Work request >>
Please copy the listing below word for word, leaving out the pictures.
*** Dataset Section Begins ***
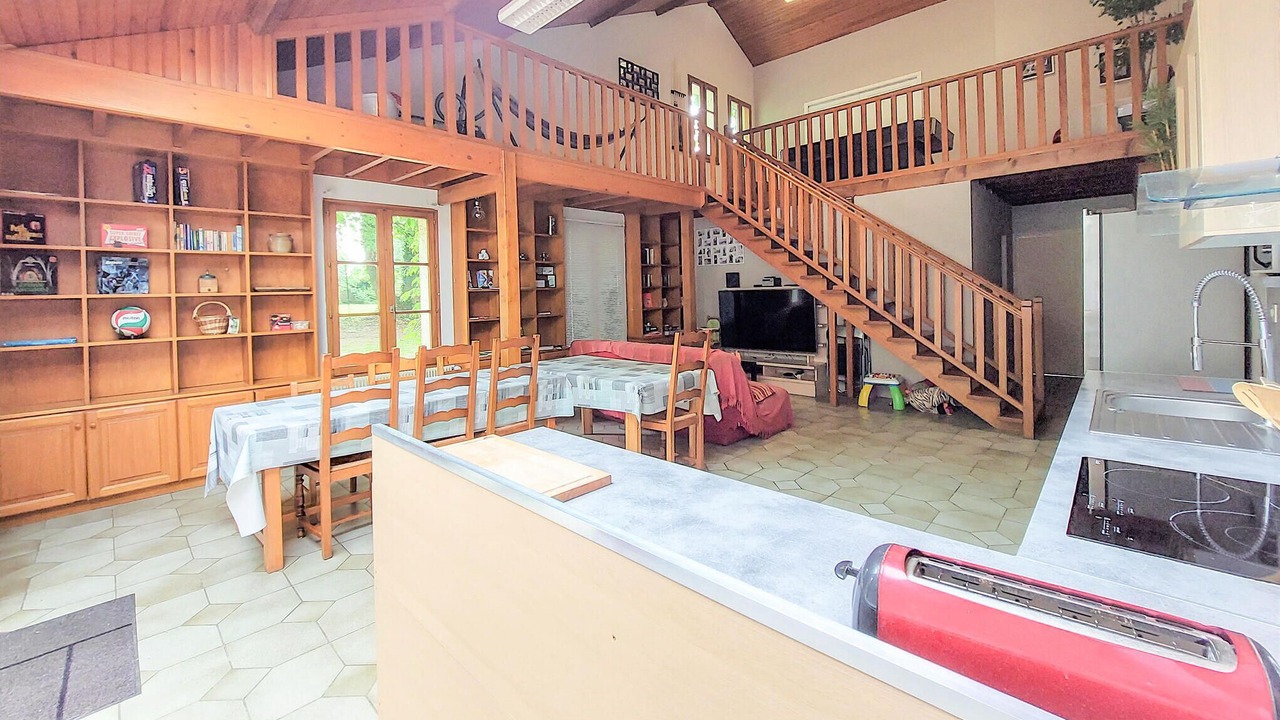 Photo of Bedroom in Boult-aux-Bois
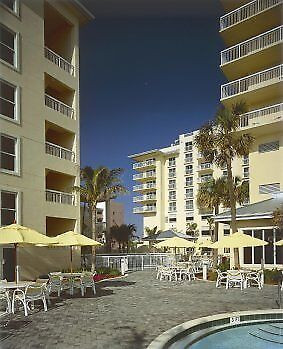 CONDO CLUB WYNDHAM ,  POMPANO BEACH AREA, FL. in Florida - Image 4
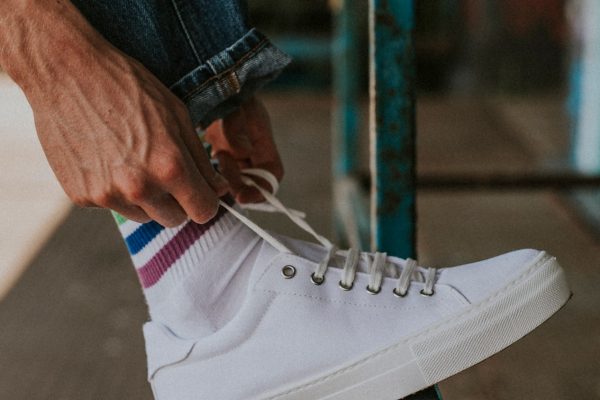 Koji model tenisica odabrati?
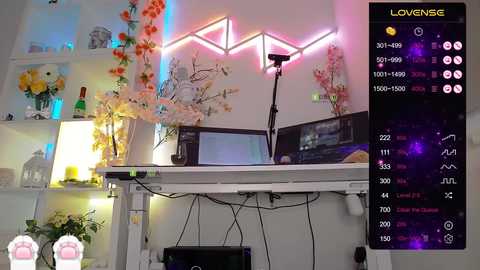 elena_xxx free recording from 2025-06-22 18:30:00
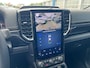 Ford Ranger 2.3 PHEV Wildtrak Double Cab 281pk | DEMO | Technology Pack Plus Trailer | Cargo Area Pack | Power Rollertop | laadkabel mode 3 16A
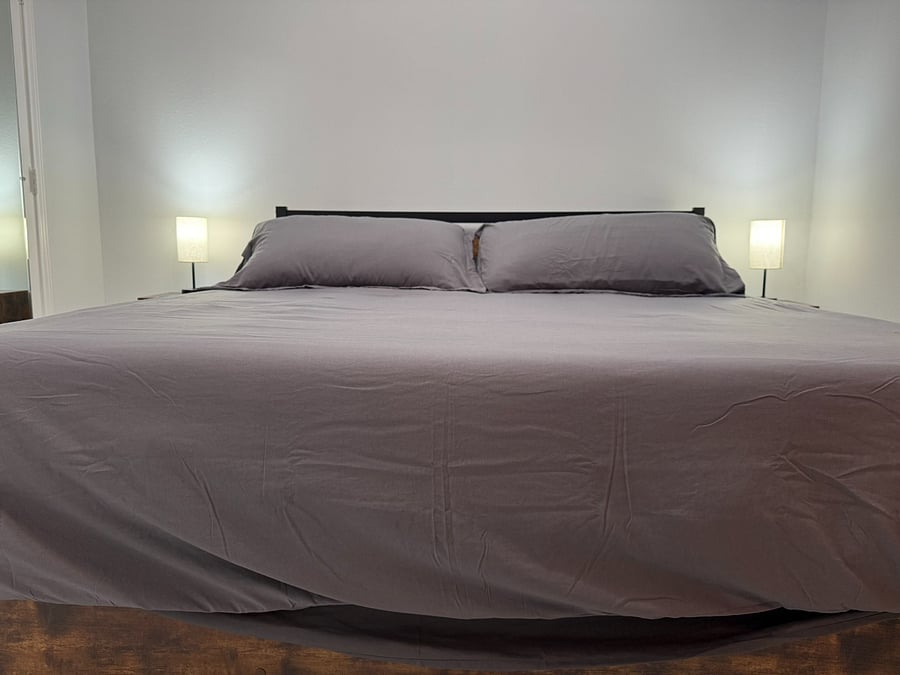 Furnished Finder property 1015942_1 photo 21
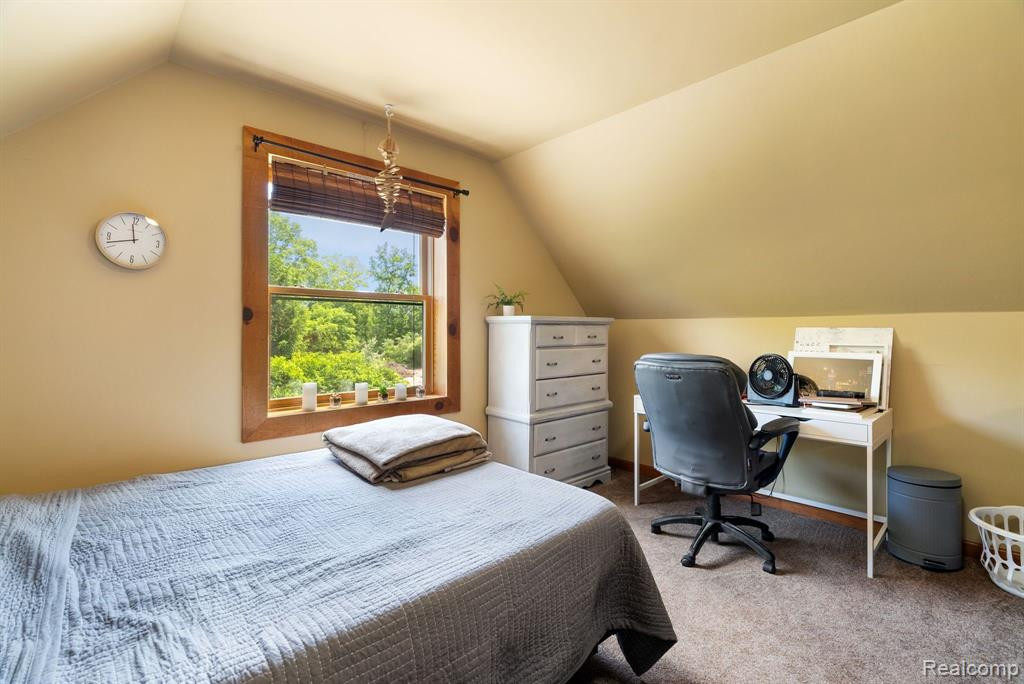4680 TIMBER LODGE Drive, Clyde, MI 48049 — Photo 46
*** Dataset Section Ends ***
Expected answer >>
 Photo of Bedroom in Boult-aux-Bois
 CONDO CLUB WYNDHAM ,  POMPANO BEACH AREA, FL. in Florida - Image 4
 Koji model tenisica odabrati?
 elena_xxx free recording from 2025-06-22 18:30:00
 Ford Ranger 2.3 PHEV Wildtrak Double Cab 281pk | DEMO | Technology Pack Plus Trailer | Cargo Area Pack | Power Rollertop | laadkabel mode 3 16A
 Furnished Finder property 1015942_1 photo 21
4680 TIMBER LODGE Drive, Clyde, MI 48049 — Photo 46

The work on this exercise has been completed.